The harboring of a nationally recognized theatre company to the new Tempe Center for the Arts will heighten the excitement in the growing Tempe community in economic development, childhood education and recognition for local fine arts.
Mary Ann Miller, president and CEO of the Tempe Chamber, said that the recent addition of the award-winning theatre company Childsplay could increase the quality of life in the Tempe area. She said the city has done a wonderful job of “putting things together,” by bringing “really high-quality productions” to one of the most beautiful theatres she said she has ever seen.
“I can’t even tell you how good it is,” said Miller, who has been president and chief executive of the Tempe Chamber for the past eight years. “Tempe has always been very social progressive and willing to spend money on things that would be important to the community.”
Childsplay, an award-winning theatre company celebrating their 30th anniversary season, will kick of their first year at the multi-million Tempe Center for the Arts with eight productions for the public through June 2008.
Among the productions for the 2007/2008 season are famous stories like E.B. White’s “Charlotte’s Web,” a play based on the works of Dr. Seuss called “Seussical,” Margaret Wise Brown’s “Goodnight Moon,” and Charles Dickens’ novel “A Tale of Two Cities.”
Charlotte’s Web, a Joseph Robinette adaptation from the renowned children’s story, is now playing at the TCA through Oct. 14 on Saturdays and Sundays at 1 and 4 p.m.
Steve Martin, managing director of Childsplay, said that the organization will help increase workforce development.
“Study, after study, after study, reinforces the idea that young people who participate and who are exposed to the arts make better citizens and better workforce employees,” Martin said. “That is our role at Childsplay.”
Martin said that young people who participate and are exposed to the arts have better SAT scores, communication and interpersonal skills, math and science skills.
The $3 million Childsplay organization will entertain more than 100,000 young people this year between September and May, and will visit 40 communities statewide this season, Martin said. It also will perform in places across northern Arizona and at the Scottsdale Center for the Performing Arts.
“All great communities all great cultures are not just defined by their businesses, but by their arts and what they do for life,” Tom Canasi, Community Services Manager for the City of Tempe, said.
Canasi said economic development is not just about dollars and cents. It is about building a community environment that not only attracts business, it also attracts people to shop and spend their dollars in Tempe.
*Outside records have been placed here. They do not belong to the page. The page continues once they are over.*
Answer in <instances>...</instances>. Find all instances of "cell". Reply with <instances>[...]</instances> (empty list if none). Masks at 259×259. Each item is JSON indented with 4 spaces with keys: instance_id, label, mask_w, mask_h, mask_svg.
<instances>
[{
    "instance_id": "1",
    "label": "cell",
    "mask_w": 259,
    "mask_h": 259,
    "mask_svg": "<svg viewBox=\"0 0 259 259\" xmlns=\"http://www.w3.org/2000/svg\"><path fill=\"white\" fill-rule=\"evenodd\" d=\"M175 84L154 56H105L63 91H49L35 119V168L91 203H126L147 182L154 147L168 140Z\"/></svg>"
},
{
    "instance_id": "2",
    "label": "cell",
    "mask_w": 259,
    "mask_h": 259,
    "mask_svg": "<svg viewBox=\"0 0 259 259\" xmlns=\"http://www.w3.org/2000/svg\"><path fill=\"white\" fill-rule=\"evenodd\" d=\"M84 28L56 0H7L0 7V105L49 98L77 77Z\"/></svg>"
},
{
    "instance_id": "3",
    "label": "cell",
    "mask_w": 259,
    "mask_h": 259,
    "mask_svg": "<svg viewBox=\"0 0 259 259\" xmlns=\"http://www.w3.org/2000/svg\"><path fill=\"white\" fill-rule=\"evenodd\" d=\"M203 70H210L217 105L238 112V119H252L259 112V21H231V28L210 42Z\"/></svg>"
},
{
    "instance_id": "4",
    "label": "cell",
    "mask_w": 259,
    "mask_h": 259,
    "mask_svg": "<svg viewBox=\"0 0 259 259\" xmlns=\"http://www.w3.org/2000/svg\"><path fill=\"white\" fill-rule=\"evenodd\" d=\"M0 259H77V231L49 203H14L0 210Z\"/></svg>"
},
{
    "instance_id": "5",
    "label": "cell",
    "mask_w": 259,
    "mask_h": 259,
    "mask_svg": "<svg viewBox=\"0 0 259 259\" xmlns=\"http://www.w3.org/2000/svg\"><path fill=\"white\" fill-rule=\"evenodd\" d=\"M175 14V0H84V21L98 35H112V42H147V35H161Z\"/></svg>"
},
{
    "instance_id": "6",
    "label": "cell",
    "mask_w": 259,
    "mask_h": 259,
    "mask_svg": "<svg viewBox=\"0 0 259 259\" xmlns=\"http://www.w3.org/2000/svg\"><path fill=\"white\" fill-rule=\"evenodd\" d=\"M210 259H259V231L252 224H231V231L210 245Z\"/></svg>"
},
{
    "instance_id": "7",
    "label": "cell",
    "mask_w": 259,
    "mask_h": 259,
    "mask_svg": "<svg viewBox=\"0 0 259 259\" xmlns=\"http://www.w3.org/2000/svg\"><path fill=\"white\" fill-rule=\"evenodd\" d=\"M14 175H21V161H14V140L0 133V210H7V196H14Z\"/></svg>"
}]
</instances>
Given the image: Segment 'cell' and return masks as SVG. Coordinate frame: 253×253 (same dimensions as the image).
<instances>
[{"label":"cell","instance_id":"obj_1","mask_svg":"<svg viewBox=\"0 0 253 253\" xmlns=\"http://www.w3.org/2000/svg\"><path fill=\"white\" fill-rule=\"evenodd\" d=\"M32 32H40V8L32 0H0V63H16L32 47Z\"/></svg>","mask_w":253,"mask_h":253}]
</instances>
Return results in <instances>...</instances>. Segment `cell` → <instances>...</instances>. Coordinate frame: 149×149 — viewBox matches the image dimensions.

“Look around this lake and look at the cranes going up,” Canasi said about the developing high-rises in Tempe, “that means people moving into this community and that means the dedication to Tempe’s present and Tempe’s future.”
“This place is fulfilling an important civic and social responsibility to citizens of Tempe, and our visitors,” Martin Nowakowski, public relations director of Southwest Ambulance, said. “It is as sacred as any institution of higher education. “It will enrich, enhance and increase our human experience.”